----- TEKS HALAMAN

Data Science Programming
Dosen: Mr. Bakti Siregar, M.Sc., CDS
R Programming
E-Commerce
Web Scraping
Data Science
Python
Kampus: Institut Teknologi Sains Bandung (ITSB)
Program Studi: Sains Data

Putri Adria Garini

NIM: 52250002

Hirose Kawarin Sirait

NIM: 52250012

Cecilia Mutiara Handayani

NIM: 52250013

Website 3 — Oscar Winning Films

Teknik: AJAX / JavaScript — Data diambil via endpoint JSON menggunakan httr + jsonlite

Section A — Data Collection

all_data <- data.frame()

for (year in 2010:2023) {
  url <- paste0("https://www.scrapethissite.com/pages/ajax-javascript/?ajax=true&year=", year)
  response <- GET(url, add_headers("User-Agent" = "Mozilla/5.0"))
  content_text <- content(response, "text", encoding = "UTF-8")
  tryCatch({
    films <- fromJSON(content_text)
    if (!is.null(films) && length(films) > 0) {
      df <- as.data.frame(films)
      all_data <- bind_rows(all_data, df)
      cat("Tahun", year, ":", nrow(df), "films\n")
    }
  }, error = function(e) { cat("Error tahun", year, "\n") })
}
## Tahun 2010 : 13 films
## Tahun 2011 : 15 films
## Tahun 2012 : 15 films
## Tahun 2013 : 12 films
## Tahun 2014 : 16 films
## Tahun 2015 : 16 films
cat("\nTotal berhasil diambil:", nrow(all_data), "baris\n")
## 
## Total berhasil diambil: 87 baris
cat("Kolom:", paste(names(all_data), collapse = ", "), "\n")
## Kolom: title, year, awards, nominations, best_picture
87
Total Baris
5
Total Kolom
2010–2023
Rentang Tahun

Section B — Data Handling

cat("Jumlah Baris  :", nrow(all_data), "\n")
## Jumlah Baris  : 87
cat("Jumlah Kolom  :", ncol(all_data), "\n")
## Jumlah Kolom  : 5
cat("Nama Kolom    :", paste(names(all_data), collapse = ", "), "\n\n")
## Nama Kolom    : title, year, awards, nominations, best_picture
cat("Tipe Data:\n"); print(str(all_data))
## Tipe Data:
## 'data.frame':    87 obs. of  5 variables:
##  $ title       : chr  "The King's Speech" "Inception" "The Social Network" "The Fighter" ...
##  $ year        : int  2010 2010 2010 2010 2010 2010 2010 2010 2010 2010 ...

----------
----- CATATAN DITAMPILKAN

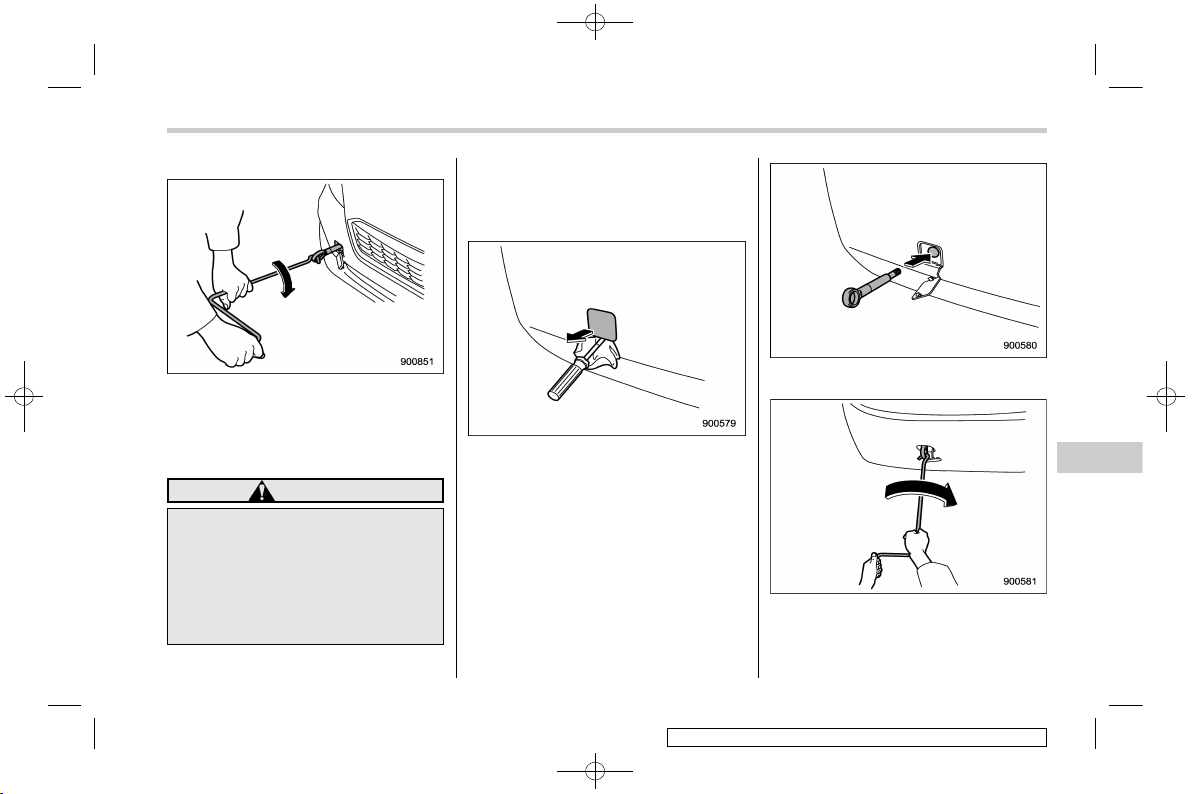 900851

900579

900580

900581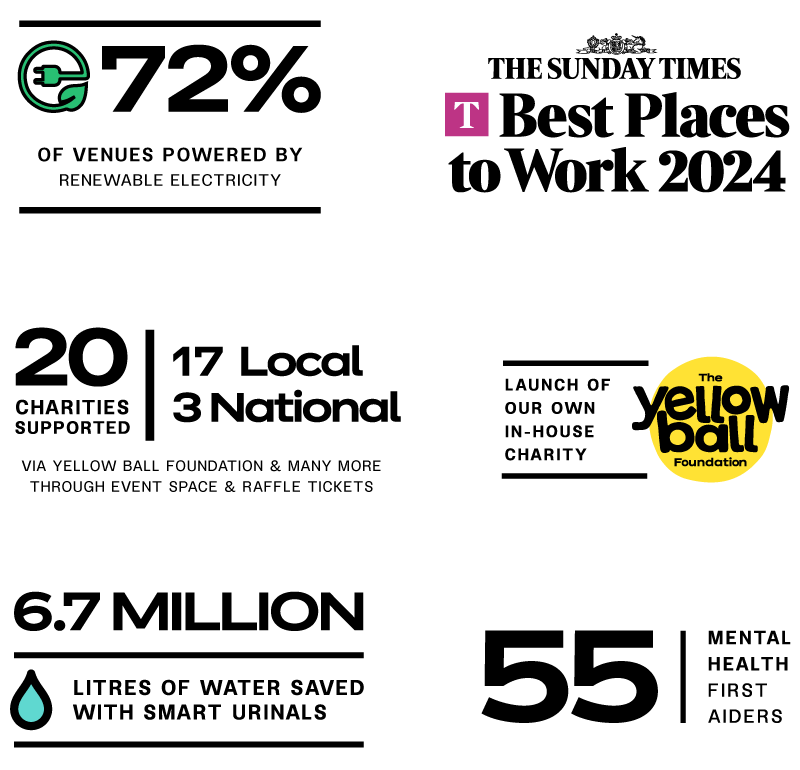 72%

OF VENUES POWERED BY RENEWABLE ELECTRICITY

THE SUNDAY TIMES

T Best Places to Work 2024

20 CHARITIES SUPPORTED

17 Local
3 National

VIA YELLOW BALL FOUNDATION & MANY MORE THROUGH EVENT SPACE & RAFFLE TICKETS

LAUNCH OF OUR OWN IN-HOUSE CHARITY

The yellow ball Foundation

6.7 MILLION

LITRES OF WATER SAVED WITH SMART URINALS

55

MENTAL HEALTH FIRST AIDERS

----------
----- CATATAN DITAMPILKAN

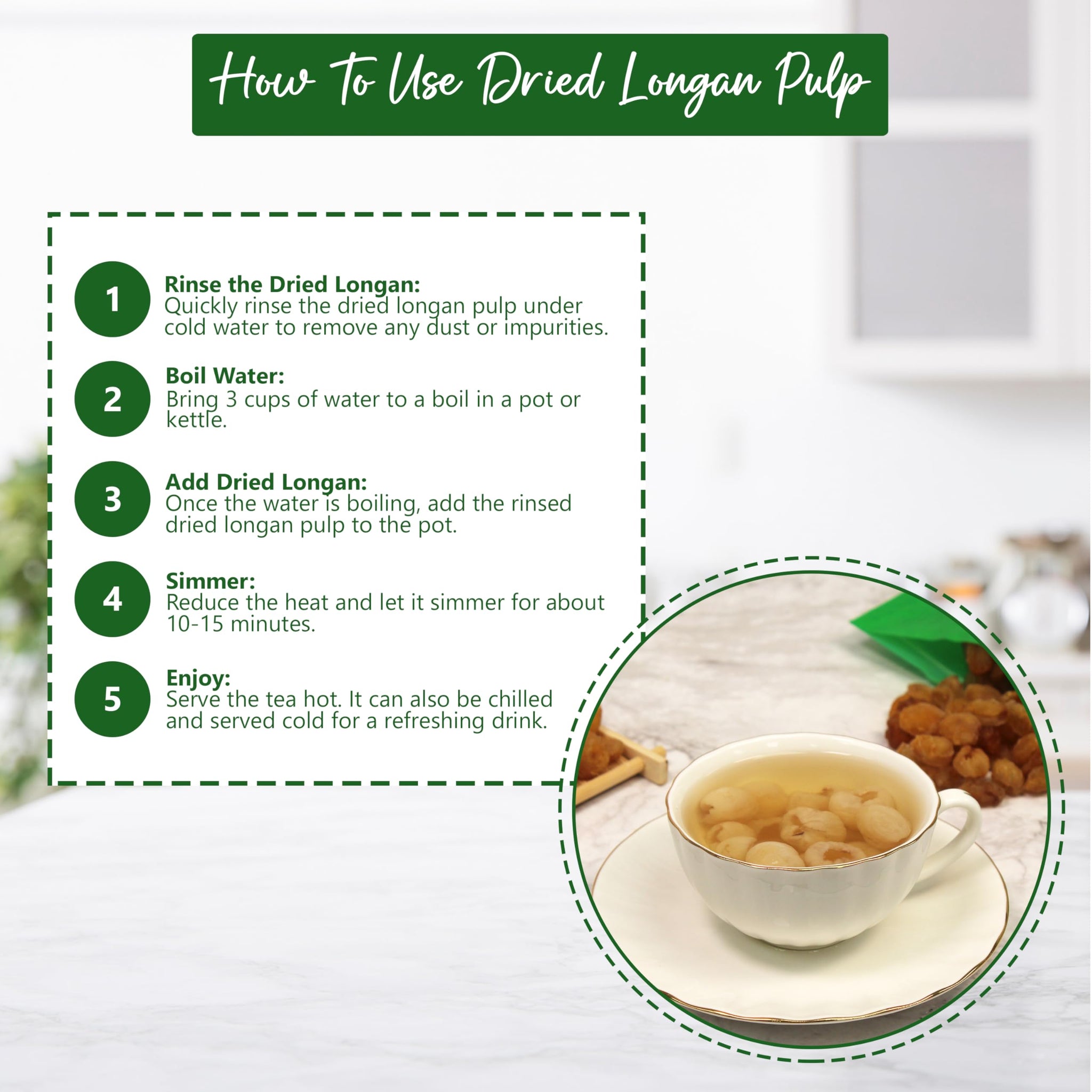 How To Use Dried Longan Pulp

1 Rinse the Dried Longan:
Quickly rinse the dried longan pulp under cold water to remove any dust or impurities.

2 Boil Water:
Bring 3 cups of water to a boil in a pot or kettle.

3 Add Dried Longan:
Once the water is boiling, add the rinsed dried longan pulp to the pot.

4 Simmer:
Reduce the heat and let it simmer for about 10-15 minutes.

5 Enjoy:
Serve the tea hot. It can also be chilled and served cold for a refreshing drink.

----------
----- CATATAN DITAMPILKAN

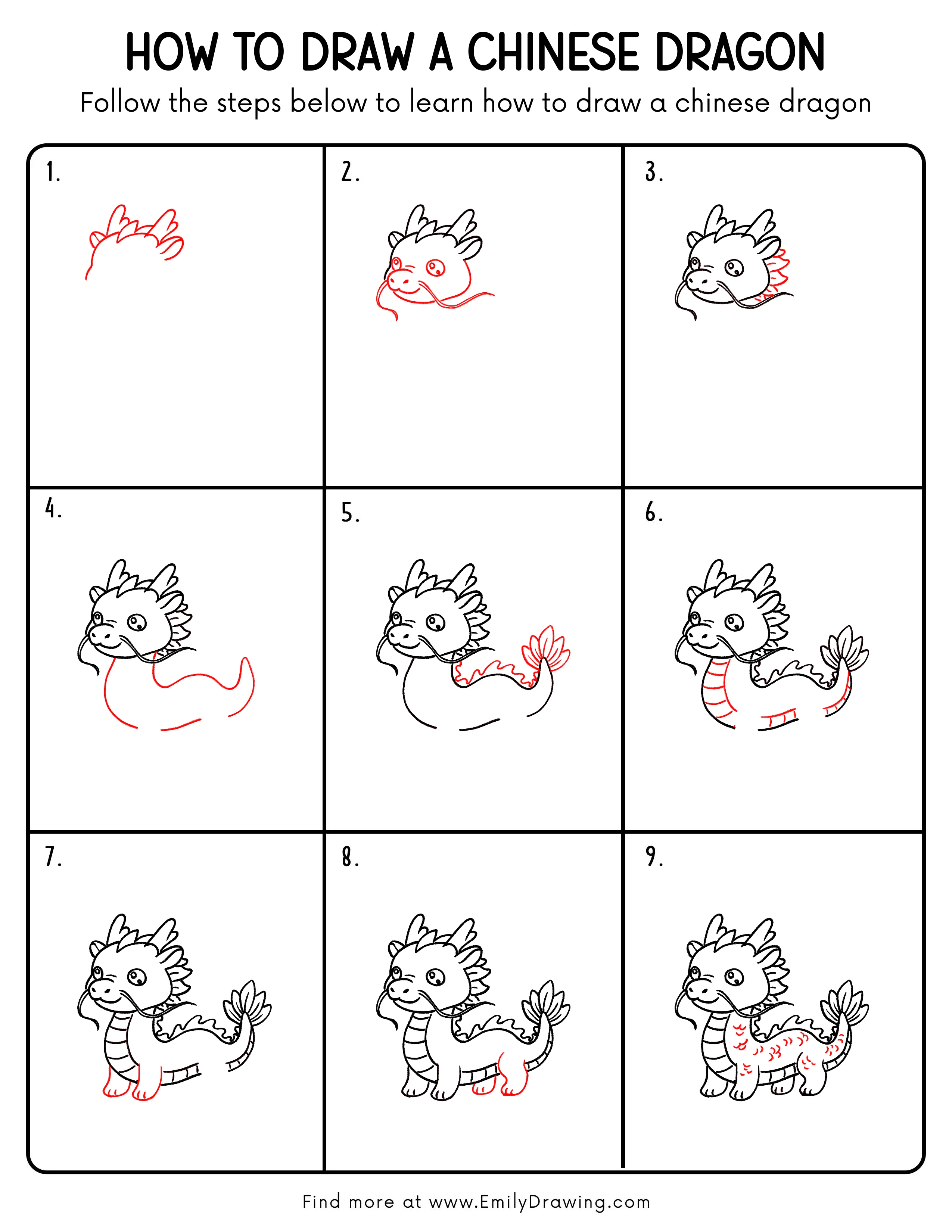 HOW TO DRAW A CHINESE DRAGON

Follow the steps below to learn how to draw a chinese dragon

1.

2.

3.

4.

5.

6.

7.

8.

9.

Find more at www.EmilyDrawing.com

----------

TUJUAN LATIHAN:
Berdasarkan teks halaman tentang film pemenang Oscar, berapa total baris data yang berhasil diambil? Catatan di atas tidak diperlukan untuk latihan ini.

JAWABAN TUGAS:
87 baris.